Não, esse percurso nunca é tranquilo. É um caminho muitas vezes desagradável porque a teoria só será revelada, descoberta ou passa a estar disponível no trabalho em si, no meio do caos, no olho do furacão. Se aprende a escutar escutando e a falar, falando. Não existe outra maneira. O trabalho se dá no abstrato que nasce de uma experiência que lidará sempre com nossas ausências, aterradoras para muitos, é bom dizer. Trabalha-se com um hiato entre o desejo e a satisfação. Embora sob pontos de vista objetivos, em direção à imaterialidade. Não existe análise sem dor.

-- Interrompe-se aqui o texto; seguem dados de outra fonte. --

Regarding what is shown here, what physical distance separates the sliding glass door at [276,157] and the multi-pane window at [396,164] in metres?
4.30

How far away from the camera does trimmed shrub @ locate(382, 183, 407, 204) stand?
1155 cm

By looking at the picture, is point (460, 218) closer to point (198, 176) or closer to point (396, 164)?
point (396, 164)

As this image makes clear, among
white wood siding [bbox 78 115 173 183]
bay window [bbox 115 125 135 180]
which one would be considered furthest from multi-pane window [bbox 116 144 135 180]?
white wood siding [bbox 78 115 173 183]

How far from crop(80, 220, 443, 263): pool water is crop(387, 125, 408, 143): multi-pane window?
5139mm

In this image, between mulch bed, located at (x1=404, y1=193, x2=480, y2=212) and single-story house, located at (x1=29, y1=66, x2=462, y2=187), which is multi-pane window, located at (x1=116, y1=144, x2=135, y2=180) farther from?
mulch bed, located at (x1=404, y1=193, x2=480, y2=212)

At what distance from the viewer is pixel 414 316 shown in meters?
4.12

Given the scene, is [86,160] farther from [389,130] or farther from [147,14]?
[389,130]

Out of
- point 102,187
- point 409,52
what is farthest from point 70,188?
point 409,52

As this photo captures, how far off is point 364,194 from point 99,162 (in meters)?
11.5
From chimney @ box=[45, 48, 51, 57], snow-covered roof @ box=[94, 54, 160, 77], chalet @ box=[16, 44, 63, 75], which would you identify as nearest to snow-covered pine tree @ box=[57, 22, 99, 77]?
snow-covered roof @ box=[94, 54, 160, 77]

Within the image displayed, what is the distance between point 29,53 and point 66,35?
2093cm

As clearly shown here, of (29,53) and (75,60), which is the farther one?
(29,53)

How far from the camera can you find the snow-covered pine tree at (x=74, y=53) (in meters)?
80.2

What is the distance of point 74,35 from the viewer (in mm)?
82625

Este caminhar não é nada tranquilo. Agressivo, muitas vezes. Mas pode ser apaixonante, creiam. Neste processo de subjetivação onde nós, sujeitos, nos tornamos indivíduos e, portanto, aptos às subjetividades, podemos chegar à poesia das coisas e, talvez aí é que resida a verdadeira importância das experiências.
Nesta semana, numa aula de Bion, com a professora e psicanalista Anne Lise Scappaticci, chegamos à questão das abstrações que nascem das experiências e o pensamento que precisa tolerar a frustação. Neste jogo, a experiência que é sempre dual – na medida que não consegue contar com um eu ideal – labutará com o eu que lhe será possível encontrar.
Anne Lise se lembrou de Woody Allen que teria respondido sobre felicidade, algo como:
— Dentro de uma personalidade angustiada eu sou feliz.
Mas já que estamos falando em dualidades, trago uma reflexão do meu amigo Contardo que, ao pensar a felicidade, vai dizer:
— Não quero ser feliz. Quero é ter uma vida interessante.
Com personalidade angustiada ou pela busca de uma vida interessante, a psicanálise está aí também para, se não responder, problematizar estas questões. Por isso para nós, analistas, a vida psíquica tem um peso que a maior parte das pessoas sequer pode dimensionar. Talvez (só) pela aparente complexidade de trânsito desta mesma dualidade como construção ideológica de forças contrárias que agem em sobreposição ao mesmo objeto. E é Bion quem nos desvendará a possibilidade de correspondência com essas dualidades. Embora centrado no trabalho com grupos, enxergava a individualidade e, através da dualidade funcional, mas conectada, colocava o singular em direção ao coletivo. Em linha reta e em polos contrários que se modificam em seus interiores o tempo todo, o mundo psíquico é um universo fascinante. A psicose é rápida como uma guerra, mas ser saudável nos custará muito caro.
— Modificar é lento, mas fugir é rapidinho, reforçou Anne Lise.
Mas existem coisas que são como são. A natureza delas é ser o que é, simples assim. Em “Alice no País das Maravilhas”, de Lewis Carroll, por exemplo, o Chapeleiro está sempre preso em um eterno chá da tarde, como resultado de uma maldição, aprisionado num tempo desordenado e fora de sincronia, servindo o chá às seis horas, independentemente do momento do dia. Nesse mundo de Alice, a falta de conformidade do Chapeleiro com as normas sociais e a lógica convencional não são apenas reflexos de um estado de desordem. Ele está ali para desafiar seu tempo. Afinal, sempre serão seis horas para sua incumbência que é servir o chá.
É assim que, a partir de uma perspectiva muito particular – e porque eu resolvi fazer poesia –, em minha clínica sempre será meio-dia, a qualquer momento e em qualquer tempo. Porque em frente ao prédio do meu consultório, na rua Maranhão, em Higienópolis, fica a igreja de Santa Teresinha que, pontualmente, todos os dias, ao meio-dia, toca seus sinos. Porque as coisas são o que devem ser, eu estou por lá às quartas e aos sábados, neste horário. E, todas às vezes, quando escuto estes sinos badalarem, mesmo sendo o ateu que eu me tornei, é como se alguma voz divina estivesse me chamando para escutá-la. Porque, sim, eu ouço vozes.
Gostei muito da tua reflexão
Coloco outra que ouvi em algum lugar:
“Alguns dizem que a vida é difícil porque estão esperando uma coisa que a vida humana não é”
sensacional! e, daí, talvez, a dúvida do caetano: “existirmos: a que será que se destina?”.